- [Excerpt to read]
########

This is called I/O multiplexing, and the OS provides system calls for it: select(), poll(), epoll() (Linux), and kqueue() (macOS/BSD). Python wraps all of these behind the selectors module, which picks the best one for your OS.

You register file descriptors (sockets, pipes, files, anything the OS gives you a number for) with the selector, and then call selector.select(). This call blocks until at least one descriptor is ready, at which point the OS wakes you up and tells you which ones.

import selectors
 
sel = selectors.DefaultSelector()
sel.register(sock_a, selectors.EVENT_READ, data=callback_a)
sel.register(sock_b, selectors.EVENT_READ, data=callback_b)
 
# This blocks until at least one socket has data
ready = sel.select()  # returns list of (key, events) pairs
for key, events in ready:
    key.data()  # call the callback

selector.select() is the system call that makes asyncio work. It allows a single thread to wait for thousands of connections simultaneously. Instead of one thread per socket, you have one thread watching all of them.

Click on the sockets below to simulate data arriving, then call selector.select() to see which ones the OS reports as ready.

When a coroutine awaits sock.recv(), the event loop registers that socket's file descriptor with the selector. The coroutine is now suspended. When selector.select() returns with that file descriptor in the ready list, the event loop calls send(data) on the waiting coroutine, resuming it with the received data.

select() vs epoll()

select() is the oldest and most portable, but it's slow: it checks every registered descriptor on each call. epoll() (Linux) and kqueue() (macOS) are event-driven and only report descriptors that actually changed. For a handful of sockets, it doesn't matter. For thousands, epoll() is orders of magnitude faster. Python's selectors.DefaultSelector() automatically picks the best option.

########

- [Record extracts]
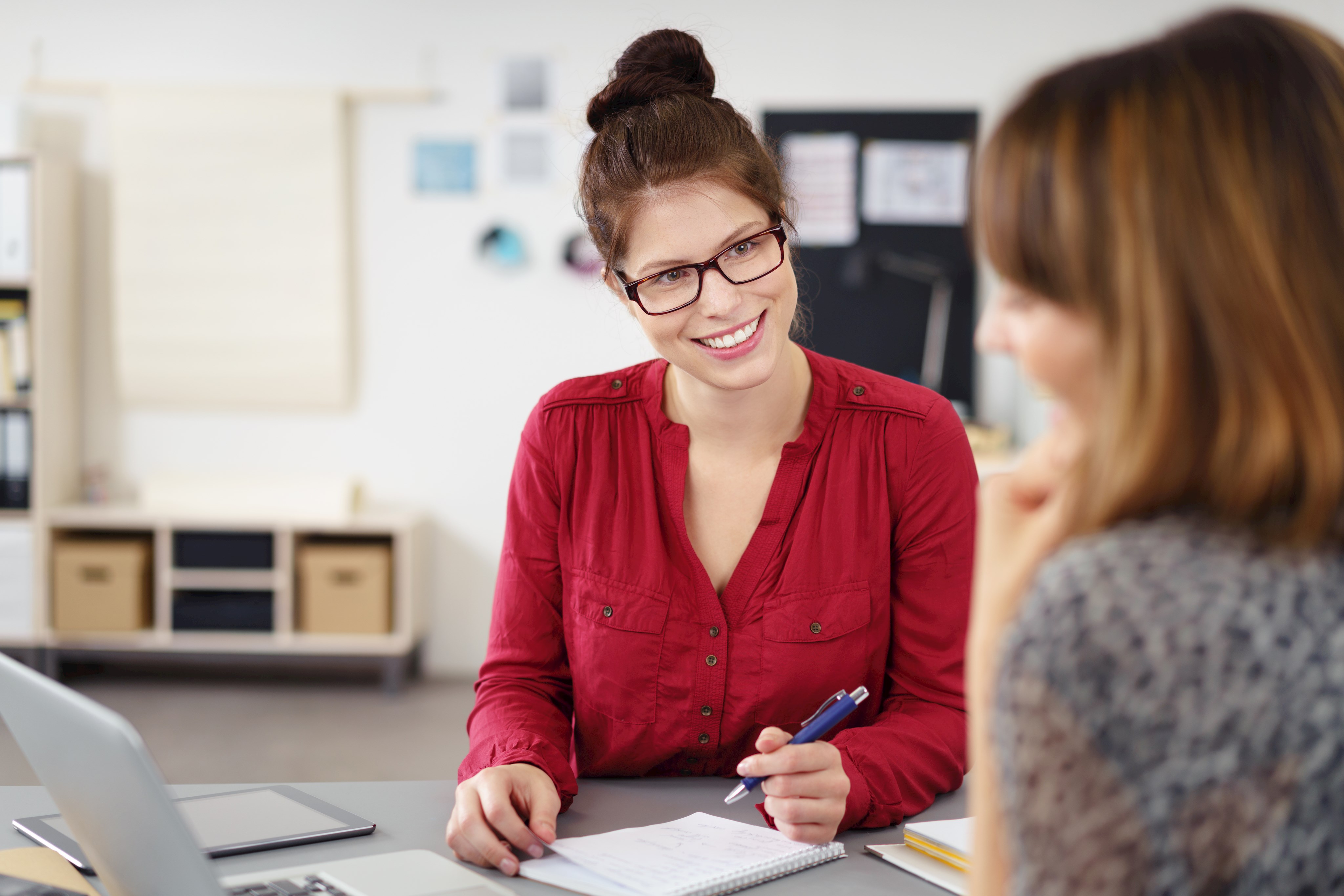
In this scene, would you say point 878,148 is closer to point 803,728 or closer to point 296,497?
point 296,497

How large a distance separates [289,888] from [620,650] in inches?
20.1

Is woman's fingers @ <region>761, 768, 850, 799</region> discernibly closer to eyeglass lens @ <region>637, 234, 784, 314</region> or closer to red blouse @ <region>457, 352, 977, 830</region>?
red blouse @ <region>457, 352, 977, 830</region>

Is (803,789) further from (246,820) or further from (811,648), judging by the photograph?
(246,820)

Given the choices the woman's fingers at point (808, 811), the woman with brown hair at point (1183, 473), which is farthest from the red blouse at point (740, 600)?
the woman with brown hair at point (1183, 473)

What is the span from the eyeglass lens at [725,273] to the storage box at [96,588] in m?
3.15

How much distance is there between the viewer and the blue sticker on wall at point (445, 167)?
4.16m

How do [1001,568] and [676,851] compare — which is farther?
[676,851]

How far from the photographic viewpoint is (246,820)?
1.13 metres

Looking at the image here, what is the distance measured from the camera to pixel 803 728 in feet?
3.76

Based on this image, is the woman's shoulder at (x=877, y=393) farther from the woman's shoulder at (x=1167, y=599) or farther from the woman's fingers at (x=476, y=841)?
the woman's shoulder at (x=1167, y=599)

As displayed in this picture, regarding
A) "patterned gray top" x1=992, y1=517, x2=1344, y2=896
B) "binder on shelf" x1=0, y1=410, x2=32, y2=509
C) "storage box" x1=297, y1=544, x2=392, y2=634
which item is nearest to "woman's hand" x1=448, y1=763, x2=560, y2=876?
"patterned gray top" x1=992, y1=517, x2=1344, y2=896

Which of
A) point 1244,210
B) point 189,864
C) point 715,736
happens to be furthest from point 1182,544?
point 715,736

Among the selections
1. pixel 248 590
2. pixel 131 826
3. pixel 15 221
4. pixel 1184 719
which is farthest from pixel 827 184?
pixel 1184 719

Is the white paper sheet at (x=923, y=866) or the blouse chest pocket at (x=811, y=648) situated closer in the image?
the white paper sheet at (x=923, y=866)
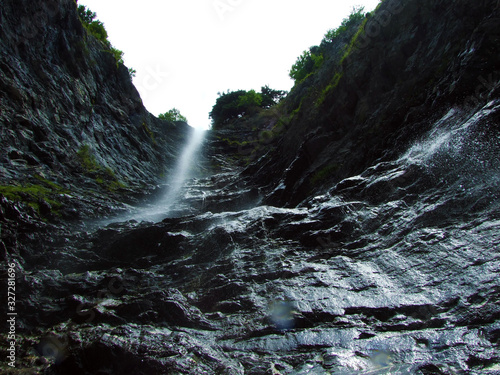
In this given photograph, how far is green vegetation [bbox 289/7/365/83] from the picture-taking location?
34.5 meters

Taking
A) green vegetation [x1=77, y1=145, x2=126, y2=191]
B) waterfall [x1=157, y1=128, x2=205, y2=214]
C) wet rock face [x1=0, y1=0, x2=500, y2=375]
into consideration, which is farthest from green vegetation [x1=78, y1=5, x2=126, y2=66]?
wet rock face [x1=0, y1=0, x2=500, y2=375]

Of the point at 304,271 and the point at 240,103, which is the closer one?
the point at 304,271

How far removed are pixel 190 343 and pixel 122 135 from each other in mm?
22411

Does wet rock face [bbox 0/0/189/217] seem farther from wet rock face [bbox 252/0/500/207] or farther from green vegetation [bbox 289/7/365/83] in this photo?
green vegetation [bbox 289/7/365/83]

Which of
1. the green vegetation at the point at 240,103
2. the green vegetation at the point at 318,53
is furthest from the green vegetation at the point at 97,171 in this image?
the green vegetation at the point at 240,103

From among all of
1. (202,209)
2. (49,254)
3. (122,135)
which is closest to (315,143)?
(202,209)

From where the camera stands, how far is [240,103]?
5144 centimetres

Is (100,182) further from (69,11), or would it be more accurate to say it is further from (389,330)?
(389,330)

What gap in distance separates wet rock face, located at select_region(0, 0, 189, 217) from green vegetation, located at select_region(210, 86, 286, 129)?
2539 cm

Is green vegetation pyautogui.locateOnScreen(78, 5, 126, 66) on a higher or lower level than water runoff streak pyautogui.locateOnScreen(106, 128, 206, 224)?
higher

########

- [Stated exercise 1]
Answer these questions from the passage on I/O multiplexing:
(a) Which Python module wraps select(), poll(), epoll() and kqueue()?
(b) How long does a call to selector.select() block?
(c) Why is select() slow?
- [Stated exercise 2]
In the listing, replace "storage box" with "cardboard box" in the lines starting at the one containing "As displayed in this picture, regarding" and ending at the one containing "which item is". Give only those lines, with everything else unchanged.
The listing and the passage on I/O multiplexing are separate material.

- [Task solution 1]
(a) The selectors module.
(b) Until at least one registered descriptor is ready.
(c) It checks every registered descriptor on each call.

- [Task solution 2]
As displayed in this picture, regarding
A) "patterned gray top" x1=992, y1=517, x2=1344, y2=896
B) "binder on shelf" x1=0, y1=410, x2=32, y2=509
C) "cardboard box" x1=297, y1=544, x2=392, y2=634
which item is nearest to "woman's hand" x1=448, y1=763, x2=560, y2=876?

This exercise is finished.